Today Iran need an economical reformer. Ahmadinejad is the one we need. The one who links all hardliners to reformists. The one who bring light in our politics, as we needed Khatami as a cultural reformist before.
Roham, Tehran, Iran
The one thing that is crystal clear is that Iranians don't take too kindly to other countries telling them what they can or can not do or have. Phrases such as "reformist" or "ultra-orthodox/hardliner" cut little ice now. I think its wrong to judge the new president before he has even taken office. Only time will tell whether the new President can deliver on his promises. That's the important issue to Iranians and that's what we are looking forward to.
Behzad, Tehran, Iran
One of the most important tasks for Iran is to continue building their economy (for the sake of jobs, infrastructure, and technological development). However, with the election of Ahmadinejad, I fear that foreign investment in Iran will be deterred and Iran's fragile economy will struggle.
Lars Olofsson, Seattle, Washington
The people of Iran have a new political leader, a choice freely made whether Bush likes it or not. The people voted for improvements in their own lives, that's all most people ever vote for. They want a better life for themselves and their children. To a large extent they voted for a change, for some honesty and an end to corruption and the rich/poor divide.
Phillip Middleton, UK Newport
Ahmadinejad campaigned on a platform of reform and the elimination of corruption. He wants to make the lives of the poor better. What a terrible tyrant he must be! Its time to engage with the people of the middle east. Rice betrays the US motive in its middle east meddling by demanding democratic elections then implying the man duly elected is a dangerous extremist and a threat to mid east stability. We must fear him because he was elected with the assistance of powerful, wealthy sponsors and fundamentalist religious groups.
Stuart, London, UK
I hope Ahmadinejad's victory can be interpreted correctly. He won because he promised to fight against the economic mafia. It does not mean that people vote for fundamentalism.
The elections in Iran seem to have been as fair as in any democratic country. The outcome may not be suitable for some countries' interests, but that is not a factor that should dictate the level of fairness of elections. The people of Iran have spoken and the rest of the world should accept what those people want for themselves, as simple as that.
Joe, Toronto, Canada
The election is over and results are announced. I was sad to see that the person I had cast my vote for has not won but there is one point - the election was free and fair.
Soroush, Tehran, Iran
These are interesting developments but also very worrying.
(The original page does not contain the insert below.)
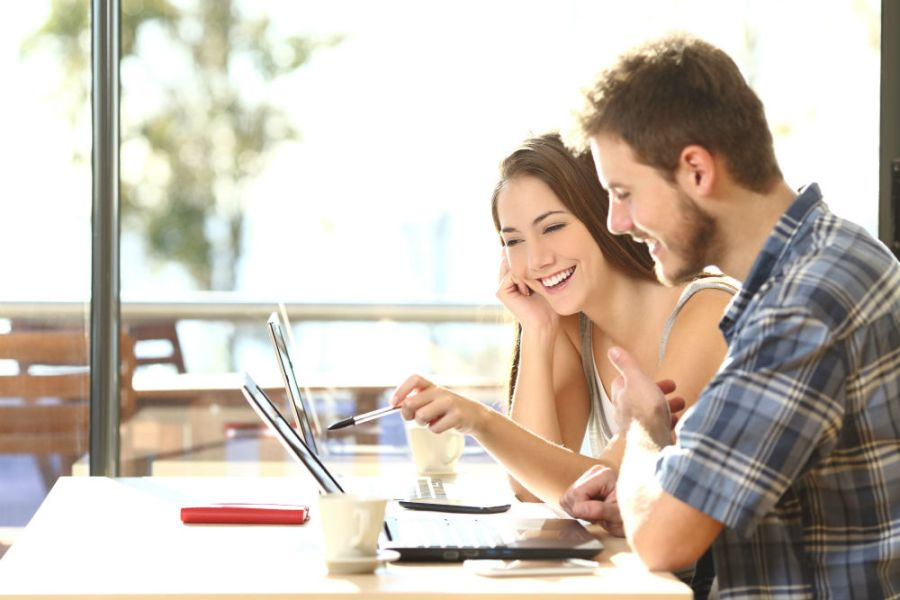 young couple on laptops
It should be obvious that Ahmadinejad poses a problem as far as international relationships with Iran are concerned. In fact, even Rafsanjani was considered a problem up to two weeks ago.
Babak Fakhamzadeh, Kabul, Afghanistan
The Iranian election was free, fair and successful. The turnout for voting was significantly good and Mr Ahmadinejad winning more than 60% of the votes in the second round should show the world, especially the West, that there are still a majority in Iran that support the Islamic revolution and Khomeini's ideology. I am very proud and happy for the results and my nation.
Jahangeer, Copenhagen, Denmark
The results of the election clearly and unequivocally attest to the loyalty of the Iranian nation to the fundamental principles of the Islamic revolution. Go Ahmadinejad go!
Nasrollah Hamadani, Ontario
Fear. It's one reason which shadows any reasonable thinking. Last year, US election was dominated by fear related to moral issues - fear of making abortion legal, fear of allowing gay marriage, and fear of taking soft stand against terrorism. In Iran, it's fear related to religion and security - fear of opening the country to the Western world, fear of not pursuing the nuclear option, and fear of not doing enough to protect Muslims in the world. In other words "I will vote for you if you rule by Islamic laws".
Priyam, Bangalore, India
From the beginning I knew Mr Ahmadinejad was going to win. Unfortunately many Western media/ Iranian Diaspora seem not to understand that the borders of Iran do not stop at the limits of wealthy/ westernised Northern Tehran suburbs. Outside that rich "enclave", Iran is a totally different country where the citizens (many of them poor) have other expectations from the government than the freedom to enjoy a more secular westernised way of life.
Ramtin Behkish, Baltimore, MD
This calls for celebration! May God grant Mr Ahmadinejad the power to make Iran a better place. I have absolute faith in him and his principles.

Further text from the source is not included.